When there is a very low level of migrants and other strangers coming to your area, you end up with a situation of just about everyone knowing everyone else. And that enables a very strong community with zero crime rate. People then don’t need to fear one another, they don’t have to worry about saying the “wrong thing”, instead they honestly speak their mind. A high level of trust and honesty develops.

Freed from the need to worry about what others might think or do, and not needing to constantly watch their backs, the people could then become cooperative and creative. And so the still very small town of Birmingham (with an orchard where Cherry Street is now) became, in due course the centre of the world’s creativity.
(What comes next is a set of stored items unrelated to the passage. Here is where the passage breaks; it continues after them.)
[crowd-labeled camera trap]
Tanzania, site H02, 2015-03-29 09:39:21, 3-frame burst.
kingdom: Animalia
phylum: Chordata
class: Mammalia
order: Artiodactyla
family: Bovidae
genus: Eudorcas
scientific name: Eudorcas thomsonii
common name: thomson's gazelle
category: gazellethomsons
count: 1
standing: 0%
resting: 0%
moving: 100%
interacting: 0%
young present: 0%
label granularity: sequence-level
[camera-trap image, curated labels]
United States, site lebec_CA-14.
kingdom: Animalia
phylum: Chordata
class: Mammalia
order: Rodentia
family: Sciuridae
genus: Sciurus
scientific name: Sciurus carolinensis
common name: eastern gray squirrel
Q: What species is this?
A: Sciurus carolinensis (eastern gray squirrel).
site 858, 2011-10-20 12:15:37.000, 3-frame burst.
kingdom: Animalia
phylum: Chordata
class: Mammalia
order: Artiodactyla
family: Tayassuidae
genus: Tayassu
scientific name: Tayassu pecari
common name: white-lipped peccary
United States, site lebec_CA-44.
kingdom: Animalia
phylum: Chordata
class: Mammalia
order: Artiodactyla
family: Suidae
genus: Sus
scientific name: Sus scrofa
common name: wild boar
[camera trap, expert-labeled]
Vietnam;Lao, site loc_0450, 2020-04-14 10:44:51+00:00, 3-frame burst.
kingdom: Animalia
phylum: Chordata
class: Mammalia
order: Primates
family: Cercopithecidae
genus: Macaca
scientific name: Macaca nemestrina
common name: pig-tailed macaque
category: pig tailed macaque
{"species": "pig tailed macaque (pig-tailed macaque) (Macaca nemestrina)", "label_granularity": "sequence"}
Local community with low migration is the very foundation of civilisation. And migration is its deadly enemy. Wherever globalisation (and other hypermobility) goes, criminality and discord very soon invariably follows.

jeffreyjguest
jeffreyjguest
3 years ago

Wouldnt it be just bostin to hear and see the taming of the shrew in broad brummie or black country dialect. The Black Country Bugle have published parts of the Bible that my church enjoyed being shared via the spoken word at one or two festivals in Smethwick, (Smethwick was mentioned in the Doomsday Book) and strangely thos who enjoyed it most were the asylum seekers from Iran who followed a printed version as I read out loud. So, if the Bible, why not Shakespear?